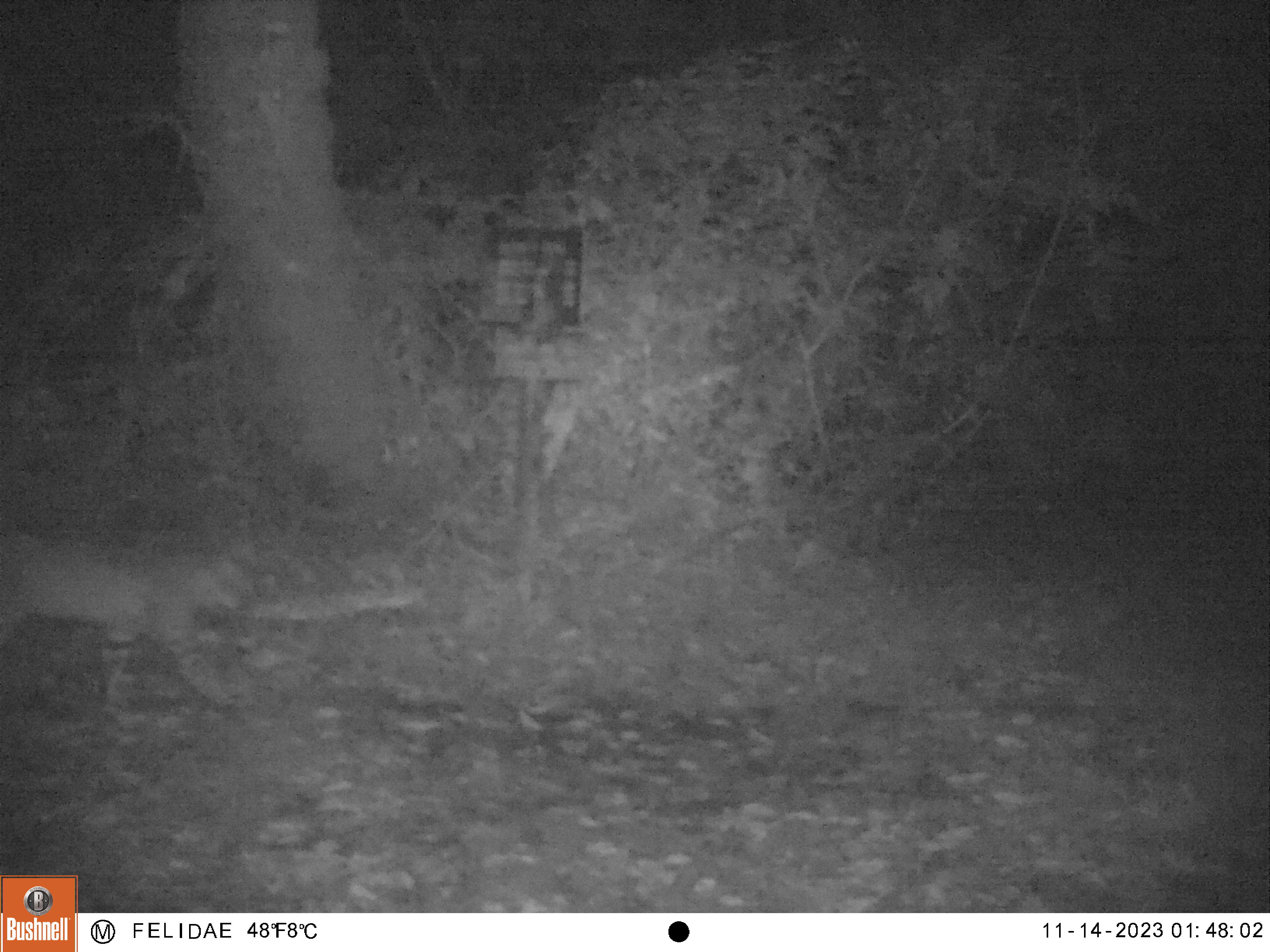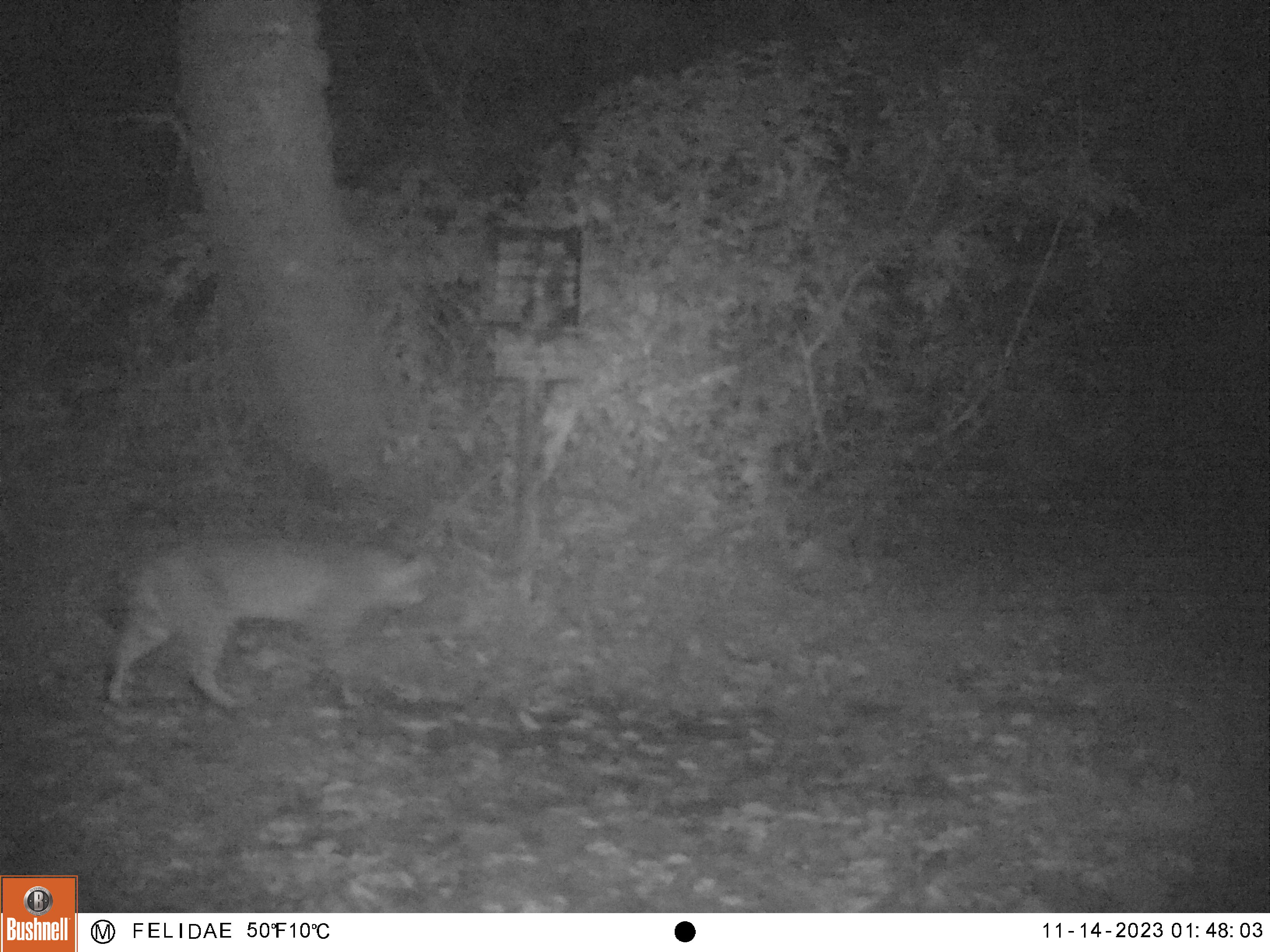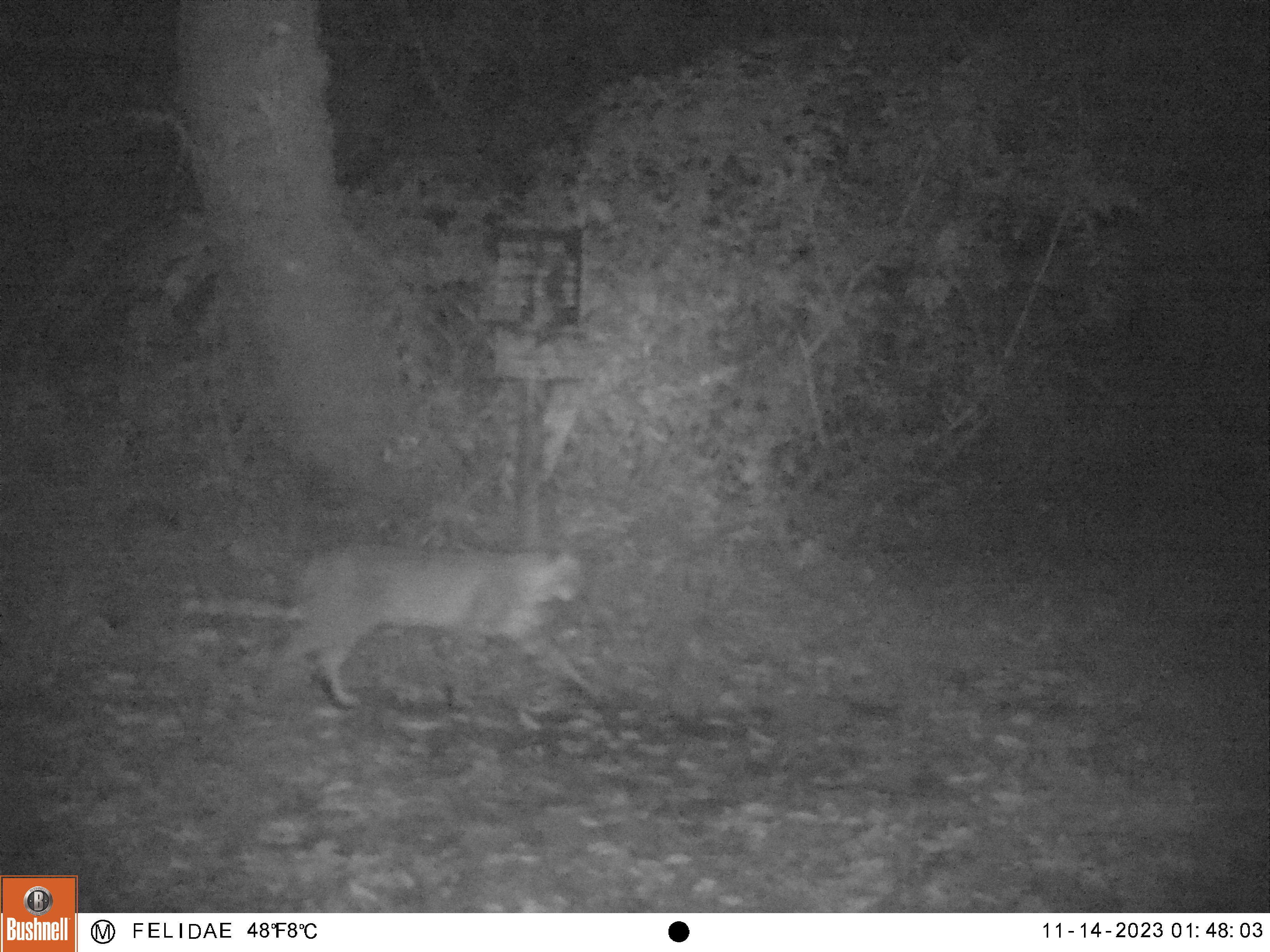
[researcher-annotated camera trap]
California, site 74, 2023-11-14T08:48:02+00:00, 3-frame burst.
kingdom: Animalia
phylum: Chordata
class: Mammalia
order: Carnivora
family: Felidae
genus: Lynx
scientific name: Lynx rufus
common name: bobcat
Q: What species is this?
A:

**What you need to do**
All lines from the one containing "family: Felidae" to the last line above should be reproduced exactly, and no other lines should be given.

**Solution**
family: Felidae
genus: Lynx
scientific name: Lynx rufus
common name: bobcat
Q: What species is this?
A:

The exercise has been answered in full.